Ouestafnews : il y a quand même des efforts qui ont été faits…
MDT : sans doute, des efforts ont été réellement accomplis, mais ils sont insuffisants par rapport aux besoins. Une autre difficulté à relever, c’est qu’aujourd’hui comme hier, il est nécessaire que les paquets de soins soient clairement définis et systématisés. Cela veut dire qu’on ne peut tout garantir à une personne éligible au Plan Sésame, il faut donc un paquet minimal de qualité de soins disponible et exigible pour tout ayant-droit…
Ouestafnews : par rapport au montant dégagé par l’Etat…
MDT : bien sûr. Maintenant, est-ce qu’on n’a pas dépassé ce stock de 650 000 personnes ? Je n’en sais rien. D’où le fait qu’on aurait dû faire un recensement préalable des bénéficiaires potentiels. Je rappelle que lorsque l’hôpital Le Dantec a débuté l’exécution du Plan Sésame, le budget qui avait été alloué pour six mois avait été consommé et épuisé en un mois !
Ouestafnews : ça doit être quoi exactement, le Plan Sésame ?
MDT : pour nous, il ne doit pas être un moyen d’endetter les hôpitaux, mais plutôt un outil (pour) assurer leur préfinancement. Le Plan Sésame doit être un pré-positionnement de moyens financiers pour nos hôpitaux.
Ouestafnews : il y a également le dispositif concernant les enfants de la tranche 0-5 ans…

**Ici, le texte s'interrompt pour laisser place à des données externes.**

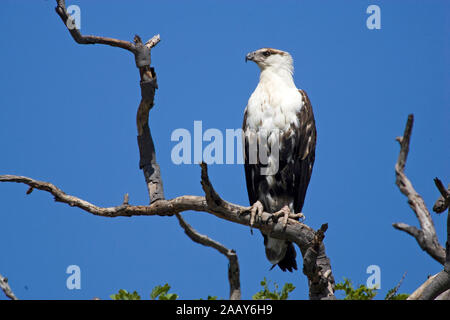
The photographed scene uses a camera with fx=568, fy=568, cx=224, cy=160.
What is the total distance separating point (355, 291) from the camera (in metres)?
5.35

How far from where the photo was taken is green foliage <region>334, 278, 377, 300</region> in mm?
5341

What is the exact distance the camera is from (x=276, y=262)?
19.8 ft

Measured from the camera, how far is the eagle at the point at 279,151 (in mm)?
5930

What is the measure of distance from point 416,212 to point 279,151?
3.52 m

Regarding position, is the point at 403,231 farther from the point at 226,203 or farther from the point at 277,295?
the point at 226,203

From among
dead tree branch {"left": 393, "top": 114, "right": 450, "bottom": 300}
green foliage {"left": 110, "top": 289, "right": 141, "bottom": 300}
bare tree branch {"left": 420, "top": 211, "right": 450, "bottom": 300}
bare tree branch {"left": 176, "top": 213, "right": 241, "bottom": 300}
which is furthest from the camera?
dead tree branch {"left": 393, "top": 114, "right": 450, "bottom": 300}

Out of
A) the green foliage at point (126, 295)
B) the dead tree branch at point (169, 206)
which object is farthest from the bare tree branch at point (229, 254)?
the green foliage at point (126, 295)

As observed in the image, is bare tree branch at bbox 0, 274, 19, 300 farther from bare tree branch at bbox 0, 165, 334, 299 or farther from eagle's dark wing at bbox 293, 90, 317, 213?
eagle's dark wing at bbox 293, 90, 317, 213

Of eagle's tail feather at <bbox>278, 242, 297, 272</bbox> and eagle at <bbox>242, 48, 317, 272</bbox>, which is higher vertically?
eagle at <bbox>242, 48, 317, 272</bbox>

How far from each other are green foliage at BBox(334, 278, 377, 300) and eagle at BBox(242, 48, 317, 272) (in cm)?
80

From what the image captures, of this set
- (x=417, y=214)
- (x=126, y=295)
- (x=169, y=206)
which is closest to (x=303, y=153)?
(x=169, y=206)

MDT : nous sommes d’accord avec ce dispositif qui permet d’aider à la réduction de la mortalité maternelle et infantile en détournant les parents des moyens de fortune souvent dangereux pour faire tomber une fièvre ou guérir une diarrhée, par exemple. Et souvent, cela aboutit à compliquer la situation des enfants. Mais comme pour le Plan Sésame, cette initiative ne doit également concerner que les enfants de 0 à 5 ans qui ne disposent pas de couverture médicale. Si on exonère tout le monde sans faire de distinction entre l’enfant du riche et celui du pauvre, entre l’enfant du fonctionnaire qui dispose d’une couverture médicale et celui de l’agent du privé qui est couvert par sa société, on fait le lit d’autres inégalités. Donc, que ceux qui ont les moyens de payer paient, et que les autres soient aidés.
Ouestafnews : Ebola est passé chez nous, furtivement. Mais elle a été cruelle en Guinée, au Liberia et en Sierra Leone. Qu’est-ce que cela a révélé pour des pays si fragiles comme les nôtres ?
MDT : la crise liée à l’épidémie de fièvre à virus Ebola a mis à nu… le dénuement de beaucoup de systèmes de santé. Elle a également révélé que le Sénégal est mieux loti que bon nombre de pays, il faut en convenir. La réponse qui a été imprimée a servi de leçon à tout le monde et a fait des émules, jusqu’aux Etats-Unis, avec le traitement du cas unique de ce jeune guinéen qui avait franchi nos frontières pour fuir son pays. Cependant, la menace Ebola reste encore réelle avec la réouverture des frontières entre le Sénégal et la Guinée, une recrudescence possible de nouveaux cas alors qu’un seul cas est déjà une épidémie. Quand Ebola installe ses quartiers généraux dans un pays quelconque, c’est la croix et la bannière pour l’en déloger. La preuve avec tout le tollé suscité par l’affaire de ce jeune guinéen ainsi que la mobilisation qui a dû être organisée jusqu’au plus haut sommet de l’Etat pour sortir de ce piège.